DATASET |
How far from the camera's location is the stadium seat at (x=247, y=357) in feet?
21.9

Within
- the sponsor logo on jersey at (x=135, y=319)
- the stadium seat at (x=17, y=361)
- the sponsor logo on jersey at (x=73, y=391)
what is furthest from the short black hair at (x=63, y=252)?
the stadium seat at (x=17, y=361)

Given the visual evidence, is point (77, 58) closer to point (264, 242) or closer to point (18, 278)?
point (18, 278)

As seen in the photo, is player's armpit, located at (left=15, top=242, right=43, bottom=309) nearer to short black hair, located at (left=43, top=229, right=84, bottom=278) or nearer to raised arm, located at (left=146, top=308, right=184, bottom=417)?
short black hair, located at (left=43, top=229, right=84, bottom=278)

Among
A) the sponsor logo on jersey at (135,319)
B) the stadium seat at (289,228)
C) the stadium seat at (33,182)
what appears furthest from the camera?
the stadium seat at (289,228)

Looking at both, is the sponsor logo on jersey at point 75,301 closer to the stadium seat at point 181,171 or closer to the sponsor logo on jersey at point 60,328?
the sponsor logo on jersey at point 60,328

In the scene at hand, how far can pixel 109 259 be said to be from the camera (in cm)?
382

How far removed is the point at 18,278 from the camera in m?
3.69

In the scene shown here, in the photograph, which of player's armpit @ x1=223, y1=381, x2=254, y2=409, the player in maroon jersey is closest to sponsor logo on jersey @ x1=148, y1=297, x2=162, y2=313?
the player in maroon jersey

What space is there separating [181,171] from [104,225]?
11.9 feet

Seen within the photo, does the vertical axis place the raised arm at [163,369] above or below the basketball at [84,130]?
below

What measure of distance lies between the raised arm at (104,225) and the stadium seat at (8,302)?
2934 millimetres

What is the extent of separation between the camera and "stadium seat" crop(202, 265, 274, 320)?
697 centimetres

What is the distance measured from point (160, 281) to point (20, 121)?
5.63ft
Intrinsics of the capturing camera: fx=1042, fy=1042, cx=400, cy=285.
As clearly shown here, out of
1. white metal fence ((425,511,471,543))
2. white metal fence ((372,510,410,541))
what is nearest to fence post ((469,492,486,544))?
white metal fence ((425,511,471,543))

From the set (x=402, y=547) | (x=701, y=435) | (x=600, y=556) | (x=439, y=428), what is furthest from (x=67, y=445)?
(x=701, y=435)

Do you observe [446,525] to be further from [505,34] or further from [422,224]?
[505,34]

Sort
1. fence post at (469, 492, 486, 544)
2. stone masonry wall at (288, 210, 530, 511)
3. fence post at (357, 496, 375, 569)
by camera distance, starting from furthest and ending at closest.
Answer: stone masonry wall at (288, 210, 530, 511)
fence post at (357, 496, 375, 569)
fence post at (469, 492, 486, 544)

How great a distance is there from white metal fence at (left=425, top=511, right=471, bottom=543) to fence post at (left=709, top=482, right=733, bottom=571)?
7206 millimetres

AIM | Reproduce the lines starting with the one that contains "Seen within the" and running through the final line, with both ends included.

ANSWER BELOW |
Seen within the photo, does the vertical axis place the raised arm at [163,369] above or below the basketball at [84,130]?
below

What measure of distance lies between the raised arm at (104,225) and the stadium seat at (8,302)?
2934 millimetres

What is the extent of separation between the camera and "stadium seat" crop(202, 265, 274, 320)?
697 centimetres

What is the distance measured from point (160, 281) to point (20, 121)?
5.63ft
Intrinsics of the capturing camera: fx=1042, fy=1042, cx=400, cy=285.
As clearly shown here, out of
1. white metal fence ((425,511,471,543))
2. white metal fence ((372,510,410,541))
what is nearest to fence post ((469,492,486,544))?
white metal fence ((425,511,471,543))

From the set (x=402, y=547) | (x=701, y=435) | (x=600, y=556) | (x=439, y=428), what is furthest from (x=67, y=445)?
(x=701, y=435)

Do you observe [446,525] to be further from [505,34] or further from [422,224]?
[505,34]

Sort
1. fence post at (469, 492, 486, 544)
2. stone masonry wall at (288, 210, 530, 511)
3. fence post at (357, 496, 375, 569)
by camera distance, starting from furthest and ending at closest.
Answer: stone masonry wall at (288, 210, 530, 511)
fence post at (357, 496, 375, 569)
fence post at (469, 492, 486, 544)

How great a distance is there from white metal fence at (left=425, top=511, right=471, bottom=543) to fence post at (left=709, top=482, right=733, bottom=571)?
7206 millimetres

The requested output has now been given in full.